Estratto
..........

O gloriosa virtú, quanto se’ piacevole a me e riluci nel mondo negli occhi tenebrosi degl’ignoranti, che non possono fare che non participino della luce de’ servi miei! Ne l’odio loro riluce la clemenzia ch’e’ servi miei hanno a la loro salute; nella invidia loro riluce la larghezza della caritá; nella crudeltá la pietá, però che essi sonno crudeli verso di loro, ed essi sonno pietosi; nella ingiuria riluce la pazienzia, reina che signoreggia e tiene la signoria di tucte le virtú, perché ella è il mirollo della caritá. Ella dimostra e rasegna le virtú ne l’anima; dimostra se elle sonno fondate in me in veritá, o no. Ella vince e non è mai vinta; ella è compagna della fortezza e perseveranzia, come decto è; ella torna a casa con la victoria, escita del campo della bactaglia, tornata a me, Padre etterno, remuneratore d’ogni loro fadiga, e ricevono da me la corona della gloria.

..........

(Righe di dati con domande spaziali)
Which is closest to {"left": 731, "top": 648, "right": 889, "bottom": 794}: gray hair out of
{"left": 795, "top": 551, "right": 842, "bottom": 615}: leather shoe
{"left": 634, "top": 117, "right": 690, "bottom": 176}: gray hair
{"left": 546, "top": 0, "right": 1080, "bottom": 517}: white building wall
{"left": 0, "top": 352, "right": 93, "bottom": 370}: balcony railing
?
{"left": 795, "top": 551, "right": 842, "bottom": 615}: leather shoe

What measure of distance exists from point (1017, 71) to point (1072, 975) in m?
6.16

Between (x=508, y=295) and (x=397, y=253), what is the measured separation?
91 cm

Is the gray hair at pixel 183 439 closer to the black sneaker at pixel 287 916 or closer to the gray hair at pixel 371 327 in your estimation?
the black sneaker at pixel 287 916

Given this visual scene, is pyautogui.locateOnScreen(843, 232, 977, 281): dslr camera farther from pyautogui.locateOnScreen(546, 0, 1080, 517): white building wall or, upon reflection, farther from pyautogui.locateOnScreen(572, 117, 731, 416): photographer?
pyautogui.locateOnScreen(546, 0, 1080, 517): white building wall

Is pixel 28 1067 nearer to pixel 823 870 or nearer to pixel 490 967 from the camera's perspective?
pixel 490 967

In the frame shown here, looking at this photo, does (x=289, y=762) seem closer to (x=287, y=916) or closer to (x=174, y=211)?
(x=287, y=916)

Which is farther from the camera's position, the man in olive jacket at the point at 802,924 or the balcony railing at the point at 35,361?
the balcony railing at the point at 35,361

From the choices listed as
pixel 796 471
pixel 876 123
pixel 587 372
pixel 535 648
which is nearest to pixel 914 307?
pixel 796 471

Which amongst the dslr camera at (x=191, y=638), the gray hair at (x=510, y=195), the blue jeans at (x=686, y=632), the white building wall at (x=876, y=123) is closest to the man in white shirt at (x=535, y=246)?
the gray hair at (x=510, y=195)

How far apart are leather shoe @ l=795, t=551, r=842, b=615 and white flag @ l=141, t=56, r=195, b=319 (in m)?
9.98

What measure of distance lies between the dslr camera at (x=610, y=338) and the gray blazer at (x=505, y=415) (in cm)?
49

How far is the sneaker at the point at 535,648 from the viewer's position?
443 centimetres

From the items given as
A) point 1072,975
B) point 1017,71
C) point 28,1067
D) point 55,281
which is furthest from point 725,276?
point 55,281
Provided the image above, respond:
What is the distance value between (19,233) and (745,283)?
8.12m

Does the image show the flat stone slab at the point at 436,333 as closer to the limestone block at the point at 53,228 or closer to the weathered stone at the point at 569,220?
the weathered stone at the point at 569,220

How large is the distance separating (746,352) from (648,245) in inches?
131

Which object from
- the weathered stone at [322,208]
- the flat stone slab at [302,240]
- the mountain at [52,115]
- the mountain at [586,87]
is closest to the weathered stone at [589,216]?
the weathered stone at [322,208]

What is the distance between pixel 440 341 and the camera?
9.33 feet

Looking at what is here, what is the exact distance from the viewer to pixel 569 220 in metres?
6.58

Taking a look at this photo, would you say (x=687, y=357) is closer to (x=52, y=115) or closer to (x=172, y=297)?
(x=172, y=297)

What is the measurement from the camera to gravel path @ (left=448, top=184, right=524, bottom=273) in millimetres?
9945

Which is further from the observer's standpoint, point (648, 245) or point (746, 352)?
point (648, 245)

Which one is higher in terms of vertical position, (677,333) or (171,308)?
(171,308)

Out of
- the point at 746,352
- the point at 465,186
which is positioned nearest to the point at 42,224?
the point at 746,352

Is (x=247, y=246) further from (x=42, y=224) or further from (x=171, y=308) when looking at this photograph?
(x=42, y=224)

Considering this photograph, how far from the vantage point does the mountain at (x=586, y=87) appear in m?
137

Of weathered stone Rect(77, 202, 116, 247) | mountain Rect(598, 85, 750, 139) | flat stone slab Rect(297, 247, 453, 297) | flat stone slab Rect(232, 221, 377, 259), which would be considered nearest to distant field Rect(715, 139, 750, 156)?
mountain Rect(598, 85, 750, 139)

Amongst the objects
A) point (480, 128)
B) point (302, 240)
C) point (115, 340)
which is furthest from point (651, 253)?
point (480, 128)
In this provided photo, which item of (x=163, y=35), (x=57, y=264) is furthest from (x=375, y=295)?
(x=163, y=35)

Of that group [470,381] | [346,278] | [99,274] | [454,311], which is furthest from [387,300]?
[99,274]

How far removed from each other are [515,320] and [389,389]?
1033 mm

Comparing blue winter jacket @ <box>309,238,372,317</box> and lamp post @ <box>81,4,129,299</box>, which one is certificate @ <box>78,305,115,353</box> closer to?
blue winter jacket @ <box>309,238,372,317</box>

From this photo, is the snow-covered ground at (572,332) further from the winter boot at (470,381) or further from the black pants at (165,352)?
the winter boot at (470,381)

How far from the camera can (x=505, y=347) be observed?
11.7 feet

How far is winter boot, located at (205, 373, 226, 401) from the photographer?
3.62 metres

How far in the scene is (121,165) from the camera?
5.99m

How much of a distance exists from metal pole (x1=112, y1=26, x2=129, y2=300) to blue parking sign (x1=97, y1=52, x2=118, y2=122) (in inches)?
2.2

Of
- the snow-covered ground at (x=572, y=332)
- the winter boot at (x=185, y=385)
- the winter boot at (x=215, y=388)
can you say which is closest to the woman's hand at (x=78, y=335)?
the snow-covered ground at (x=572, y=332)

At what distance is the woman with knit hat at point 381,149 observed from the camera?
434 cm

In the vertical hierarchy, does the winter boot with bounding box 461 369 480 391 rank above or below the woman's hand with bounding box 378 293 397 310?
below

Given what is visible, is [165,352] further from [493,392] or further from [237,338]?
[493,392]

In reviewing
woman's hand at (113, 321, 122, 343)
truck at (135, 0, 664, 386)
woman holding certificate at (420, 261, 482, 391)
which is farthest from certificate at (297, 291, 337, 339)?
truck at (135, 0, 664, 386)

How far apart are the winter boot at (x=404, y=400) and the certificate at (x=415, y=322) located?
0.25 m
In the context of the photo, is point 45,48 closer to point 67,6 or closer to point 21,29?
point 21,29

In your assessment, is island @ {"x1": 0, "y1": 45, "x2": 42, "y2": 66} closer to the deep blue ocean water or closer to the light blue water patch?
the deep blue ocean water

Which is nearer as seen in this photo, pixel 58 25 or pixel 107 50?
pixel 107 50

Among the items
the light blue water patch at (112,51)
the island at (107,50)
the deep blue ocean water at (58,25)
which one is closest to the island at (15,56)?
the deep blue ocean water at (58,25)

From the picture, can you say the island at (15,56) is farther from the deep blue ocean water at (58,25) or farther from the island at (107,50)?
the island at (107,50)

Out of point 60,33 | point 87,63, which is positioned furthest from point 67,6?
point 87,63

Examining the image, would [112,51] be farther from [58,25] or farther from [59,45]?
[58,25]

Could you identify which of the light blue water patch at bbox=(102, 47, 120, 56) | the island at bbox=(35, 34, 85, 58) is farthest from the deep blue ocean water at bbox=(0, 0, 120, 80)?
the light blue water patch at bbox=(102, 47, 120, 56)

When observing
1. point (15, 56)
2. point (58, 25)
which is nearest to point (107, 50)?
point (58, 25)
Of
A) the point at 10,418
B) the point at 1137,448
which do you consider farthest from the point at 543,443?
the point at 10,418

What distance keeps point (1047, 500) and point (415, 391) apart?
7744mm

..........

Compito breve 1
Nel brano sulla pazienza, di quali virtù è detta compagna la pazienza?
Compito breve 2
Ripeti dal brano sulla pazienza tutto il testo compreso tra "O gloriosa virtú, quanto" e "corona della gloria.", estremi inclusi.
Compito breve 3
Prosegui il brano sulla pazienza dal punto in cui termina.

Risposta 1
Della fortezza e della perseveranza.

Risposta 2
O gloriosa virtú, quanto se’ piacevole a me e riluci nel mondo negli occhi tenebrosi degl’ignoranti, che non possono fare che non participino della luce de’ servi miei! Ne l’odio loro riluce la clemenzia ch’e’ servi miei hanno a la loro salute; nella invidia loro riluce la larghezza della caritá; nella crudeltá la pietá, però che essi sonno crudeli verso di loro, ed essi sonno pietosi; nella ingiuria riluce la pazienzia, reina che signoreggia e tiene la signoria di tucte le virtú, perché ella è il mirollo della caritá. Ella dimostra e rasegna le virtú ne l’anima; dimostra se elle sonno fondate in me in veritá, o no. Ella vince e non è mai vinta; ella è compagna della fortezza e perseveranzia, come decto è; ella torna a casa con la victoria, escita del campo della bactaglia, tornata a me, Padre etterno, remuneratore d’ogni loro fadiga, e ricevono da me la corona della gloria.

Risposta 3
CAPITOLO LXXVIII

Del quarto stato, el quale non è però separato dal terzo; e de le operazioni de l’anima che è gionta a questo stato; e come Dio non si parte mai da essa per continuo sentimento.

— Ora t’ ho decto come dimostrano d’essere gionti a la perfeczione de l’amore de l’amico e filiale.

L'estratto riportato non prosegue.